Он угрожающе шагнул к Бармину, который выпрямился и бестрепетно смотрел в искаженное лицо Дебрского. Вдруг холодный взгляд старика переместился в сторону, и Инна услышала шелест сухих листьев под чьими-то торопливыми шагами. Бармин улыбнулся – так ласково, с таким облегчением, что лицо его как бы вмиг помолодело.
Инна оглянулась – и ее качнуло в сторону, пришлось ухватиться за оградку, чтобы удержаться на ногах.
К ним приближалась высокая женщина в тяжелой черной куртке и джинсах. Ветерок перебирал ее короткие русые волосы, и она поеживалась, мельком поглядывая на осенний кладбищенский неуют: то ли зябла, то ли место ее последнего земного пристанища ей категорически не нравилось… Наконец она остановилась, тяжело вздохнула и взглянула прямо на Инну холодноватыми серыми глазами.
– Привет, – сказала она буднично, однако Инна уже не слышала этих слов: мгновенно потеряв сознание, она сползла на груду развороченной глины, пачкая в ней свое прелестное золотистое пальто.
* * *– Здравствуй, Антон, – повернулась к мужу Нина, и по лицу Дебрского скользнула кривая усмешка:
– Привет, дорогая Ниночка. Кстати, как я тебя раньше называл? Нинуля? Нинок? Или, к примеру, Нинель?
Ее прямые, очень черные брови изумленно дрогнули, в глазах проскользнула тревога.
– А что? – с издевкой проговорил Дебрский. – Предполагалось, что я тоже грянусь в бесчувствии?
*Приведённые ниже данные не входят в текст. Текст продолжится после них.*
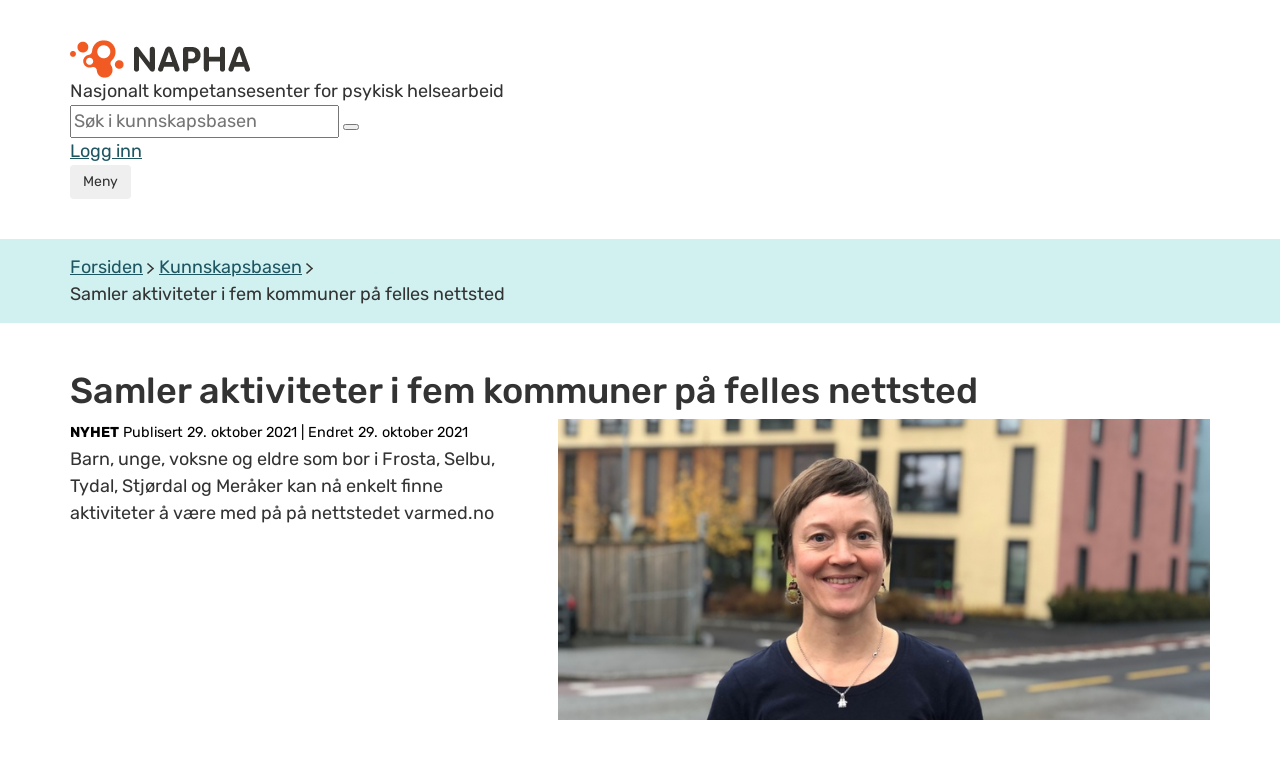

--- FILE ---
content_type: application/javascript
request_url: https://napha.no/expires/6f5196a3c0/js/common/ba-debug.min.js
body_size: 683
content:
/*
 * JavaScript Debug - v0.3 - 6/8/2009
 * http://benalman.com/projects/javascript-debug-console-log/
 * 
 * Copyright (c) 2009 "Cowboy" Ben Alman
 * Dual licensed under the MIT and GPL licenses.
 * http://benalman.com/about/license/
 * 
 * With lots of help from Paul Irish!
 * http://paulirish.com/
 */
window.debug=(function(){var c=this,e=Array.prototype.slice,b=c.console,i={},f,g,j=9,d=["error","warn","info","debug","log"],m="assert clear count dir dirxml group groupEnd profile profileEnd time timeEnd trace".split(" "),k=m.length,a=[];while(--k>=0){(function(n){i[n]=function(){j!==0&&b&&b[n]&&b[n].apply(b,arguments)}})(m[k])}k=d.length;while(--k>=0){(function(n,o){i[o]=function(){var q=e.call(arguments),p=[o].concat(q);a.push(p);h(p);if(!b||!l(n)){return}b.firebug?b[o].apply(c,q):b[o]?b[o](q):b.log(q)}})(k,d[k])}function h(n){if(f&&(g||!b||!b.log)){f.apply(c,n)}}i.setLevel=function(n){j=typeof n==="number"?n:9};function l(n){return j>0?j>n:d.length+j<=n}i.setCallback=function(){var o=e.call(arguments),n=a.length,p=n;f=o.shift()||null;g=typeof o[0]==="boolean"?o.shift():false;p-=typeof o[0]==="number"?o.shift():n;while(p<n){h(a[p++])}};return i})();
Ну, ребята… – Он развел руками. – Может, я поступил некорректно, не поставив вас в известность заранее, в письменной форме, однако вот уже сутки миновали, как я отчетливо вспомнил, что моя жена вовсе не превратилась в обугленный скелет, как принято считать. Интересная история, правда? Я даже собирался вчера навестить своего престарелого родственника, задать ему пару наводящих вопросов, однако он сам назначил эту встречу на смиренном кладбище. – Он хмыкнул. – Ну, ребята… Какая-то все это дешевка, вам не кажется? Вдобавок опасная дешевка!